Raed Fares, journaliste citoyen syrien a été abattu vendredi par des inconnus masqués à Kafranbel dans la province d’Idlib, en même temps que son compagnon Hammoud al-Jneid.

 Fares et al-Jneid, qui travaillaient pour Radio Fresh, ont été pris pour cible au moment de la prière musulmane hebdomadaire, a précisé l’Observatoire syrien des droits de l’Homme (OSDH).

Fondateur et animateur de la Radio Fresh depuis 2013, Raed Fares, 46 ans, était l’un des derniers activistes média de renom qui continuaient de s’exprimer de l’intérieur de la Syrie.

Dès le début des manifestations contre le pouvoir, en 2011, Raed Fares s’impose, par son charisme, comme leader dans sa petite ville natale.

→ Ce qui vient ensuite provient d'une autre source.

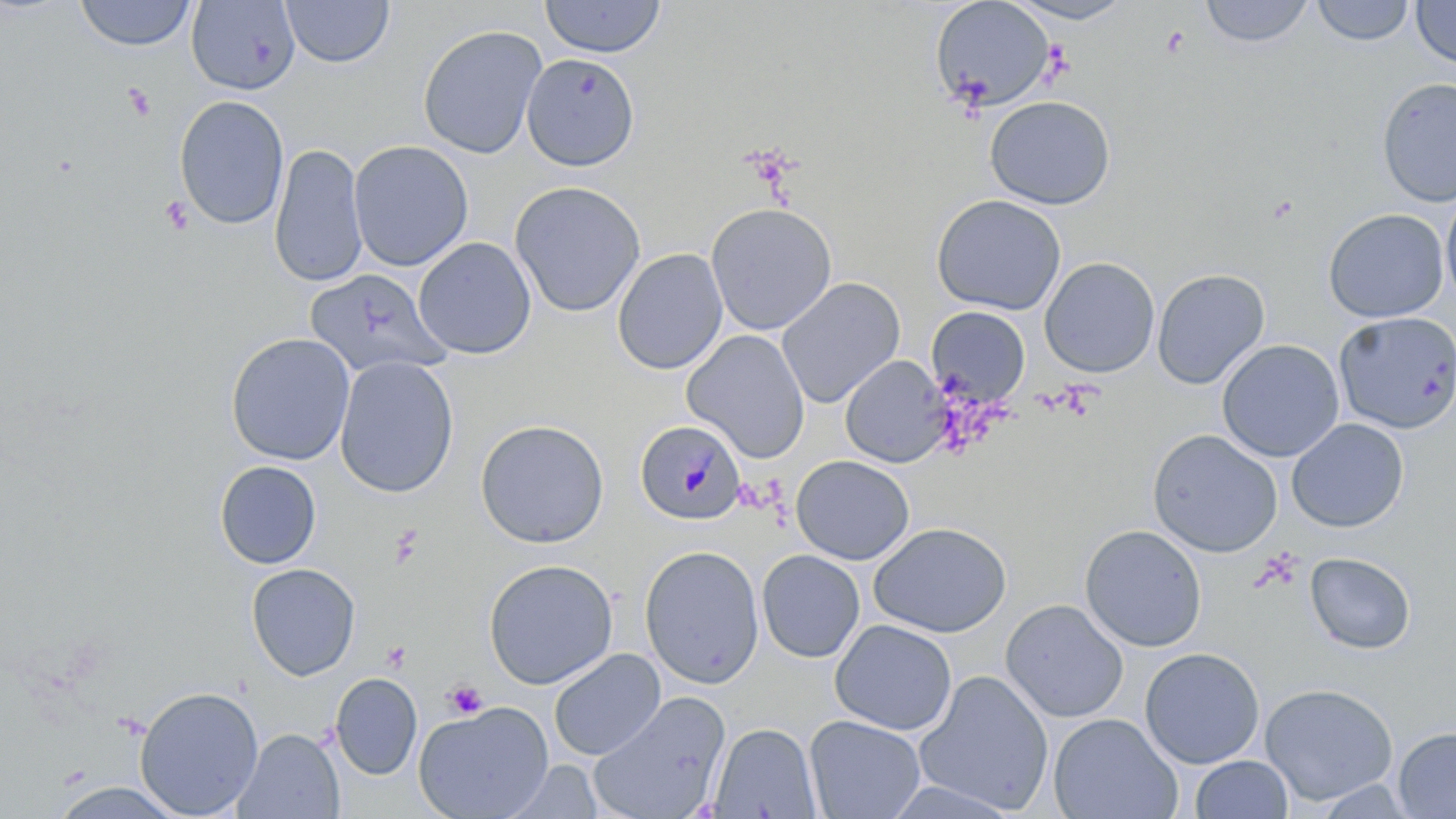

Approximate bounding boxes as (x1, y1, x2, y2) in pixels. Platelet locations: (122, 82, 155, 121), (161, 196, 194, 235), (389, 527, 423, 569), (443, 679, 488, 720). Uninfected red blood cell locations: (281, 0, 394, 68), (539, 0, 667, 58), (929, 0, 1057, 113), (1002, 0, 1140, 25), (1200, 0, 1314, 48), (1311, 0, 1415, 46), (74, 1, 196, 51), (186, 1, 301, 95), (1411, 1, 1456, 69), (417, 24, 547, 159), (521, 53, 640, 172), (1376, 76, 1456, 207), (174, 95, 290, 229), (984, 95, 1116, 210), (349, 140, 473, 271), (269, 143, 368, 288), (509, 180, 646, 318), (1440, 190, 1456, 312), (930, 194, 1067, 316), (705, 202, 838, 336), (1323, 208, 1449, 323), (413, 237, 536, 360), (612, 247, 728, 375), (1039, 257, 1160, 378), (306, 268, 449, 379), (1151, 268, 1270, 389), (776, 277, 905, 408), (926, 306, 1030, 406), (1333, 311, 1456, 433), (682, 330, 810, 462), (225, 332, 355, 466), (1217, 339, 1345, 462), (840, 355, 950, 468), (335, 356, 458, 498), (1287, 418, 1409, 533), (474, 419, 610, 548), (1147, 428, 1283, 558), (791, 455, 915, 565), (215, 460, 322, 569), (869, 522, 1012, 638), (1079, 524, 1207, 652), (639, 544, 765, 689), (756, 549, 866, 663), (1304, 552, 1416, 654), (483, 558, 618, 689), (245, 563, 361, 681), (1000, 599, 1128, 723), (830, 619, 957, 736), (1139, 647, 1265, 769), (548, 648, 666, 761), (914, 670, 1053, 814), (330, 672, 422, 781), (1259, 683, 1399, 806), (134, 685, 264, 818), (587, 691, 730, 819), (413, 700, 554, 819), (1049, 713, 1181, 819), (804, 714, 926, 819), (709, 722, 822, 818), (1393, 726, 1456, 818), (234, 728, 344, 818), (1190, 755, 1294, 818), (502, 760, 603, 818), (881, 780, 1025, 819), (50, 781, 189, 818). Plasmodium malariae-infected red blood cell locations: (635, 419, 747, 525). Slide-level diagnosis: Plasmodium malariae. One field of a larger specimen. Thin blood film. Captured at 1000x magnification. Optical microscopy. May-Grünwald-Giemsa stain. Image is 1456×819 pixels.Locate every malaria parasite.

Convaincu du rôle que doit jouer la société civile, Raed Fares a lancé une radio communautaire, dont les programmes sont entrecoupés par des alertes annonçant les raids aériens du régime.

En l’absence de voix pacifiques et démocratiques, les terroristes ont pu convaincre la jeunesse syrienne vulnérable que la violence et la destruction peuvent ouvrir la voix à la stabilité », écrivait-il ainsi dans un article d’opinion publié par le Washington Post.

« Les groupes de la société civile et les médias indépendants œuvrent sans relâche pour contrer ces messages. L’avenir démocratique de la Syrie dépend de notre succès », ajoutait-il.